La consecuencia de estas medidas sería reforzar a quienes desean una transformación económica y “además, gradualmente, disminuiría la habilidad del Gobierno cubano de culpar a Washington por las deficiencias de la economía”.

The New York Times repasa la historia de las relaciones económicas de Cuba con el exterior, desde la dictadura de Fulgencio Batista, el colapso de la URSS y el Periodo Especial hasta los intercambios comerciales con Venezuela que, debido a la caída del precio del petróleo, podrían mermar en cualquier momento.

El diario señala cómo la economía centralizada y la dualidad monetaria han propiciado una situación cercana al colapso, a pesar del cual ha nacido un sector privado que batalla, por un lado, contra la burocracia y, por otro, con las dificultades para conseguir materias primas. “Traer artículos de Estados Unidos es costoso y complicado, como consecuencia de las sanciones estadounidenses”, afirma.

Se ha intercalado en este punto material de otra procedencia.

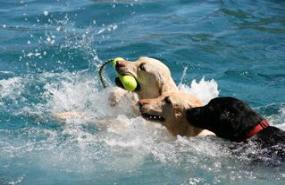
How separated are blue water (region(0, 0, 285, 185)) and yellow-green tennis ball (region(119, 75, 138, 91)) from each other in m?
0.37

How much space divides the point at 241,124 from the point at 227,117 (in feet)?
0.51

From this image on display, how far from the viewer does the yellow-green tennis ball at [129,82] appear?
294 inches

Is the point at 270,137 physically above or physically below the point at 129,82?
below

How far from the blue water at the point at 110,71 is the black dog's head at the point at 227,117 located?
237 mm

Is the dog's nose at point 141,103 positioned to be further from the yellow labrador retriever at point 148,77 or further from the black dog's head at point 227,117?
the black dog's head at point 227,117

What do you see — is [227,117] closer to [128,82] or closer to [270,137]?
[270,137]

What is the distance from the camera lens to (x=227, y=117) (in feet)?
21.5

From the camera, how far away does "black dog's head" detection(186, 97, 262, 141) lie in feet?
21.4

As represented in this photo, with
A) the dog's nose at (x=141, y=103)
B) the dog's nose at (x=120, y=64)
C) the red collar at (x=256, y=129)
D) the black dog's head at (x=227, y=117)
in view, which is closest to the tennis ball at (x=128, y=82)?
the dog's nose at (x=120, y=64)

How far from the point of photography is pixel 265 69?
10891 mm

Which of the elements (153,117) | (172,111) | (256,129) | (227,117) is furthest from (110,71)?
(256,129)

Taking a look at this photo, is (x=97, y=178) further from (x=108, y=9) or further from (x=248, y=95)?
(x=108, y=9)

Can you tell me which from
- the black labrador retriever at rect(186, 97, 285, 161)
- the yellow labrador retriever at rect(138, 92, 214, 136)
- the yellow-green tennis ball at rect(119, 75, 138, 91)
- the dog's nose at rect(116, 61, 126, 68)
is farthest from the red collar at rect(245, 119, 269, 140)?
the dog's nose at rect(116, 61, 126, 68)

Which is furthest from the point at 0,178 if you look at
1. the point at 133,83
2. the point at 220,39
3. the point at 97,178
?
the point at 220,39
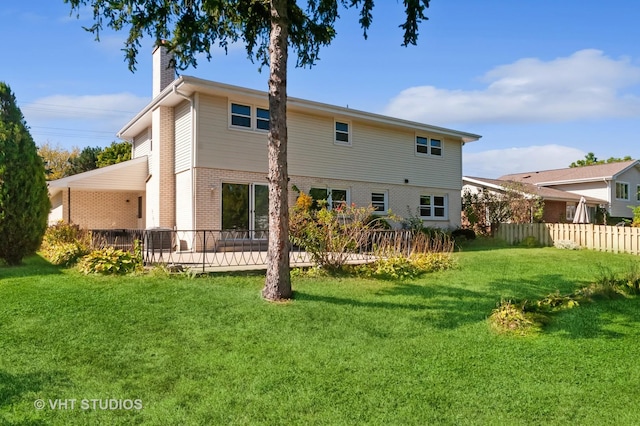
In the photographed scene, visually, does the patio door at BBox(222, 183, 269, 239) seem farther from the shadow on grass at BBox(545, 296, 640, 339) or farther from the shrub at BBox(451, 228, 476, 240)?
the shrub at BBox(451, 228, 476, 240)

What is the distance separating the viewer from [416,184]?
20172 mm

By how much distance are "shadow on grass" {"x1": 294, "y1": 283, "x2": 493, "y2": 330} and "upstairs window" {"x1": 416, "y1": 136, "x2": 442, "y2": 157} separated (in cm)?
1292

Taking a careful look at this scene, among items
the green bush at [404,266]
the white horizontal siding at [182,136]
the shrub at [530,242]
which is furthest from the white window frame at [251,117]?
the shrub at [530,242]

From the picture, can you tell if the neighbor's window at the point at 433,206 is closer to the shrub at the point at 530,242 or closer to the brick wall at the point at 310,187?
the brick wall at the point at 310,187

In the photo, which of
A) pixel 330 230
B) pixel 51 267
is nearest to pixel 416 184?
pixel 330 230

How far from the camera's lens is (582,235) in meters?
17.1

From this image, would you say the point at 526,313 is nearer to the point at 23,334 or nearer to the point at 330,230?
the point at 330,230

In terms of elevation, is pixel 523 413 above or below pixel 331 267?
below

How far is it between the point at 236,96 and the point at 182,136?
2.41 meters

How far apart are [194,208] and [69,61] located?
5.51 meters

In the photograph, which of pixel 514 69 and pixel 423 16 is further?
pixel 514 69

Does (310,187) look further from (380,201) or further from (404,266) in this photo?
(404,266)

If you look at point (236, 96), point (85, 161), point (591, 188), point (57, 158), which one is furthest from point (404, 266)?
point (57, 158)

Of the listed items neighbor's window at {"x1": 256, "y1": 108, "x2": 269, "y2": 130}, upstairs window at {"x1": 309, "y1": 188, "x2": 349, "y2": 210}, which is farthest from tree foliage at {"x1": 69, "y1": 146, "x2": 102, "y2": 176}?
upstairs window at {"x1": 309, "y1": 188, "x2": 349, "y2": 210}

Según el diario, en el Gobierno coexisten dos corrientes: una vieja guardia y otra reformista

Para The New York Times, el Gobierno tiene una “actitud inconstante respecto al creciente sector privado. Aunque dan la bienvenida al empleo y a la ganancia tributaria que genera, los burócratas están poniéndoles trabas a los negocios particularmente exitosos y obligando algunos a convertirse en cooperativas administradas conjuntamente con el Estado. El mensaje parece ser: queremos prosperidad pero no personas más prósperas que otras”.

El origen de esto es, según el diario, que en el Gobierno coexisten dos corrientes: una vieja guardia contraria a la introducción de la economía de mercado en la Isla y otra reformista consciente de que los cambios tienen que producirse. “Una nueva política desde EE UU daría fuerza al sector reformista, concluye el diario: a pesar de que la transformación económica de Cuba está avanzando lentamente, bien podría conducir a una sociedad más abierta. Por ahora, el continuo antagonismo proveniente de Washington solo está ayudando a la antigua guardia.”

Este es el primer editorial sobre las relaciones entre Cuba y EE UU que se escribe después del viaje a La Habana de Ernesto Londoño, a quien se atribuye la autoría de los anteriores. El periodista y miembro del comité editorial de The New York Times ha visitado las redacciones de Granma y 14ymedio y se ha reunido con distintos sectores de la sociedad, desde periodistas del oficialismo hasta críticos como el bloguero Yusnaby Pérez.